Egypt leads the continent with 4,200 citable academic publications in biochemistry, genetics and molecular sciences published last year- the country is ‘the most prolific producer of this type of research in the continent’.
Most research in the North African country focused on the treatment and prevention of diseases and other medical conditions.
South Africa comes second, with 2,255 publications in 2020, encompassing treatment, prevention, communication, monitoring, and diagnosis.
Nigeria (1,290), Ethiopia (501), and Kenya’s (408) might be seen as insignificant but compared to those published five years ago, the increase is remarkable.
In 2015, the number of citable academic publications in the fields of biochemistry, genetics, and molecular sciences in Nigeria numbered just 477, Ethiopia 185, and Kenya published just 197.
Tunisia (735) and Morocco (643) in 2020 centred their research work on prevention and diagnosis.
“This trend has been driven by a number of factors including a pick-up in both public and private-sector funding of research and a stronger collaboration between African Alumni and their host universities,” according to the Index.

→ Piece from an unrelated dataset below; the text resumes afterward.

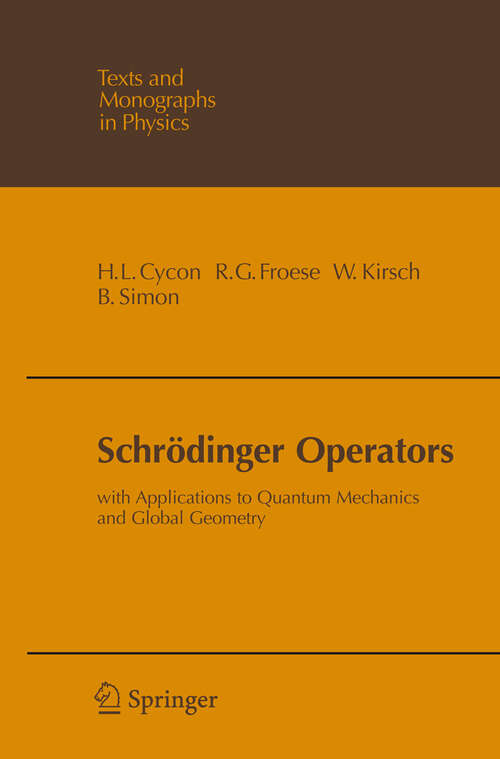 Book cover of Schrödinger Operators: With Application to Quantum Mechanics and Global Geometry (1987) (Theoretical and Mathematical Physics)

Analysts at Control Risks and Oxford Economics who prepared the index see Africa continuing to churn out more citable academic papers in future, with the digitalization of education and as scientists collaborate ever-more over the internet to find cures for COVID-19 and other viruses.
The pandemic has increased activities in Africa’s medical sector sparking a series of funding and growth in e-health and biotech as the continent races to manufacture its own vaccines.
In April 2021, Africa Union and Africa Center for Diseases Control and Prevention (CDC) launched Partnerships for African Vaccine Manufacturing (PAVM) that will see African nations build capacity to manufacture 60 percent of vaccines locally by 2040.
In 2020, African markets were a beehive of activity for private sector players seeking to tap into the growing opportunities in biotech and digital healthcare applications.
Investment funding towards African health-tech start-ups grew four-fold in 2020, to 103 million US dollars, defying a pandemic-related slowdown in investment flows to the continent.
Last year, Nigeria launched Africa’s first private lab for human whole-genome sequencing, following a 15 million US dollar fundraise by start-up, 54Gene.
South Africa’s biotech start-up, LifeQ secured 47 million US dollars to meet the rising demand for remote monitoring, while Ghana’s, Yammachi biotechnology received funding from search engine giant, Google to sequence and track COVID-19 variants.
Earlier in the year, Rwanda introduced an investment law to encourage investments in biotech and other technologies in a new Kigali innovation city.